──────── Source document

Basketball bids farewell to seniors

Basketball’s trio of seniors look back on their careers as Generals


Andrew Franz, ‘16, made an immediate impact his freshman year, winning the ODAC Rookie of the Year three years ago. Photo courtesy of W&L Sports Info.

Claude Miller

Graduation is a time of celebration and emotion. The warm air is full of tears and laughs, the grass seems to be greener and the birds have saved their best songs just for this moment.

For senior basketball players Jok Asiyo, Darren Douglas and Andrew Franz, their graduation from basketball at the end of month won’t be as warm. They’ll walk off the court not to the sound of birds, but to a brash buzzer and creaking wood. But the emotion and celebration will be the same.

The group of seniors came into Washington and Lee as an accomplished group of athletes. With eight high school letters between them, they arrived on campus with three state championship rings and multiple all-conference mentions.

The success didn’t end in high school. Franz has averaged 11.4 points per game over his four years to this point, while shooting 45 percent from the field over the same period. He’s reeled in 5.5 rebounds per game and dished out 3.1 assists per game, while only giving up 2.5 turnovers a game.

Douglas, a career 36.7 percent shooter, started the first 12 games of this season before injuring his foot in the middle of January. Throughout his four years, his basketball IQ has been a valuable resource for the team. While he’s had to battle injuries in multiple seasons, Douglas hasn’t let that struggle define his time spent on the basketball court.

“I wish I didn’t get injured so much, but pain is a part of being an athlete,” Douglas said. “But I don’t have any regrets.”

With a play style of lengthy finesse and enthusiasm, Asiyo provided necessary depth at forward, shooting 40.5 percent over his career. He played his statistical best as a sophomore when he clocked in 219 minutes in 22 games and totaled 46 points.

Basketball, however, is more than just individual statistics.

“It’s hard to think individually being a part of this team,” Asiyo said. “Everyone who I’ve been able to share that locker room with, I consider to be family.”

Like all things in the world, Washington and Lee basketball can’t escape change. Four years, four new rosters, four years of ever-changing opponents. But the changes seen by this group of seniors points in a hopeful direction.

“We have a closer team now than I think we did as freshman. We were close then but we spend more time together off the court now. We also do a lot more in the off season, it is not nearly as much of a free off season as it was then,” Franz said.

────────────────
──────── Data for review

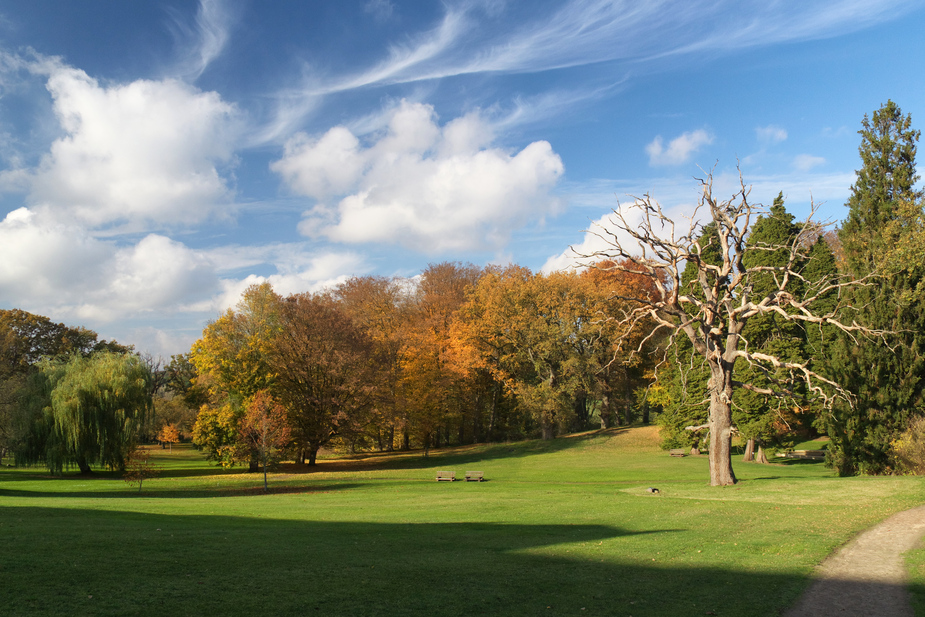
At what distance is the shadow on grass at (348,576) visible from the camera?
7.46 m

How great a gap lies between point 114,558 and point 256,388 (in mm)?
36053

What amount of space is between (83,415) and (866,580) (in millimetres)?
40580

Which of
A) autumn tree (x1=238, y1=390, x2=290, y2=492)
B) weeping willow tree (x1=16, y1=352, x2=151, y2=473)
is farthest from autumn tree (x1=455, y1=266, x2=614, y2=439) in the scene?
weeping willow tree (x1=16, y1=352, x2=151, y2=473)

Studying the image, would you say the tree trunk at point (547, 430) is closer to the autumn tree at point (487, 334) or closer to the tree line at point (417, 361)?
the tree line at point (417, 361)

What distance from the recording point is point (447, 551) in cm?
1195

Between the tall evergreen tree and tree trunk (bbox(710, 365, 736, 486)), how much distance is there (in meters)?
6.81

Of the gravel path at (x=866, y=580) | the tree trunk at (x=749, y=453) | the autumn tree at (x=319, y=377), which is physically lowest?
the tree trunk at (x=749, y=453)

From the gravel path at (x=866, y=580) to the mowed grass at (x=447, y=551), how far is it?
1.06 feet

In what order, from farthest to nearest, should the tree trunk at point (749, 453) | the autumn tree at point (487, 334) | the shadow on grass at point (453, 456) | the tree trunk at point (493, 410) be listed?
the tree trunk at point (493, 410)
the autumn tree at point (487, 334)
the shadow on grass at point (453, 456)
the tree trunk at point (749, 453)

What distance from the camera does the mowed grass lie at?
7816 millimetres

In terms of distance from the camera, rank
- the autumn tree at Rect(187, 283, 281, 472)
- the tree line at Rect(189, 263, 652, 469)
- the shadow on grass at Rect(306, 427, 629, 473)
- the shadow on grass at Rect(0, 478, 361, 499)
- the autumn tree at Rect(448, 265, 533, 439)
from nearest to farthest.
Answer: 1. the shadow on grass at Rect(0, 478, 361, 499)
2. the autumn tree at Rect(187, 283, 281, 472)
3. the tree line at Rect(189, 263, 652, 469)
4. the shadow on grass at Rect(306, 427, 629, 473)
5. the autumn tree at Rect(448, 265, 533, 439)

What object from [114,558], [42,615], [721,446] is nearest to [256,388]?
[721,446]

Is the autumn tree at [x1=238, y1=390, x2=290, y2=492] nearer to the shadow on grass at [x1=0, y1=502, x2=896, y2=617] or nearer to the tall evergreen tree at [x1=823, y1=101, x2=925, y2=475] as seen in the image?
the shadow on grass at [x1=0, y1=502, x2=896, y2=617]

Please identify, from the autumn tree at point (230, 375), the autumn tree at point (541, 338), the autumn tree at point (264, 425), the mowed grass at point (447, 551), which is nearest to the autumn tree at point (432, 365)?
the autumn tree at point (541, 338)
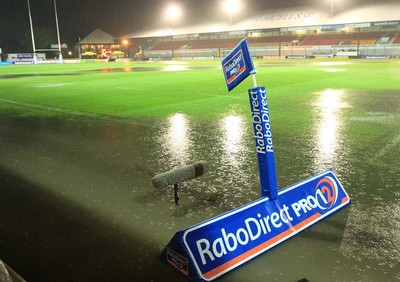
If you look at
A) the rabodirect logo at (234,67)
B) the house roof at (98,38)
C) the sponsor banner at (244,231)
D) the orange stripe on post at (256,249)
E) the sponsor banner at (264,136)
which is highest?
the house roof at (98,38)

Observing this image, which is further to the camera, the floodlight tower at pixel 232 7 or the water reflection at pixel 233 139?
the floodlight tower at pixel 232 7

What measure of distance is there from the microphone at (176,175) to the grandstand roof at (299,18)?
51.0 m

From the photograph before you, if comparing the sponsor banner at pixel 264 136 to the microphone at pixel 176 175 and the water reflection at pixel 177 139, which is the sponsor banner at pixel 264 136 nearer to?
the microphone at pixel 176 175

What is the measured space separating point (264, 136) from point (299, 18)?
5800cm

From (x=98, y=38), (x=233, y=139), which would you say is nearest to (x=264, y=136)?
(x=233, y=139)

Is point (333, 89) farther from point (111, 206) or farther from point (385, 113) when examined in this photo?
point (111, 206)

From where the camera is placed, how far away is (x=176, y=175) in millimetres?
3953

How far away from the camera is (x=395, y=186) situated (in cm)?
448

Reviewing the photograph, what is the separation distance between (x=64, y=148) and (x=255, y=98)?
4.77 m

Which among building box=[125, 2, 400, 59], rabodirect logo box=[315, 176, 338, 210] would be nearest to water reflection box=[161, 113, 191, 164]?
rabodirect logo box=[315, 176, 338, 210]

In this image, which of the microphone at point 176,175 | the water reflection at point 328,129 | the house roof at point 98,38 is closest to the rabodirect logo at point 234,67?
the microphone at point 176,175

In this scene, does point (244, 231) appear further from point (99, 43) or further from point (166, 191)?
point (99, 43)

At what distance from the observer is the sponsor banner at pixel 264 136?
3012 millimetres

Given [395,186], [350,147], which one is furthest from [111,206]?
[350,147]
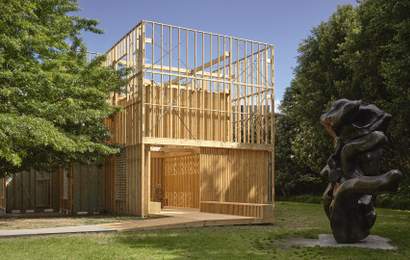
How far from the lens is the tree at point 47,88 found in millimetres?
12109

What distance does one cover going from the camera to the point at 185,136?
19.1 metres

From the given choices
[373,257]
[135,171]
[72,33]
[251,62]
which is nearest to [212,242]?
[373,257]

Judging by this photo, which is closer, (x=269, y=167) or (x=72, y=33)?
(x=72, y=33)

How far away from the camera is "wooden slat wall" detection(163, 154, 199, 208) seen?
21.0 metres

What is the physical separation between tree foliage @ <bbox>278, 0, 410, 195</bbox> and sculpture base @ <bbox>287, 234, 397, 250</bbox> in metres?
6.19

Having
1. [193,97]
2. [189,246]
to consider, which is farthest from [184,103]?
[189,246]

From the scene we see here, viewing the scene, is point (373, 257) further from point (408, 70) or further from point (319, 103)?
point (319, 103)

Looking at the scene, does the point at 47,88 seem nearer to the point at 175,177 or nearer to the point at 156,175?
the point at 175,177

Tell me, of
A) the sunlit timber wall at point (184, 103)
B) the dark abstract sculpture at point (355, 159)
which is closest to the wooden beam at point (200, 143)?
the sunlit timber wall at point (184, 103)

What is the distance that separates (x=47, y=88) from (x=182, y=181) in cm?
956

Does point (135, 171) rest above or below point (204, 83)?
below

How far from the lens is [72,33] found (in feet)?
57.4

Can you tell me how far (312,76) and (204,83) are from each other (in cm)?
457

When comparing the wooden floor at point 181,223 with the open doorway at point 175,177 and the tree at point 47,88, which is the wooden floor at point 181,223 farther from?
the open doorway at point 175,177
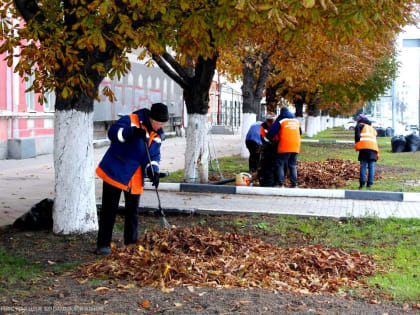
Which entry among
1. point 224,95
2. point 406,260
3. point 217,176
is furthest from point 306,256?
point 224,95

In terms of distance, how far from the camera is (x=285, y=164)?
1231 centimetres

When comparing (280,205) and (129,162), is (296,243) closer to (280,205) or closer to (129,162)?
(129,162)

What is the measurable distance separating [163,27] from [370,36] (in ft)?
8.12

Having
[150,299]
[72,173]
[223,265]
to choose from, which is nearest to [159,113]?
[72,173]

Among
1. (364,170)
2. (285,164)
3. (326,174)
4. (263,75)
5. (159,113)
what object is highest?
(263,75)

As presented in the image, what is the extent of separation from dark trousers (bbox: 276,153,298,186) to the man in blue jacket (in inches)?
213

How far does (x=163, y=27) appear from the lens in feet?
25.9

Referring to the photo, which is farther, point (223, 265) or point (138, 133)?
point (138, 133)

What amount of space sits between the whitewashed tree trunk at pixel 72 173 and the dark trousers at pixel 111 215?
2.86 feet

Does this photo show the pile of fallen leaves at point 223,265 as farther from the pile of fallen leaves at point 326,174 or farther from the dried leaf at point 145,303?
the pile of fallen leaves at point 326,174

────────────────

> Prompt 1: In the basketball article, what award did Andrew Franz win as a freshman?
> Prompt 2: Copy word for word the part of the basketball article between "Basketball’s trio of" and "W&L Sports Info.", inclusive.

> Response 1: Andrew Franz won the ODAC Rookie of the Year award.

> Response 2:
Basketball’s trio of seniors look back on their careers as Generals


Andrew Franz, ‘16, made an immediate impact his freshman year, winning the ODAC Rookie of the Year three years ago. Photo courtesy of W&L Sports Info.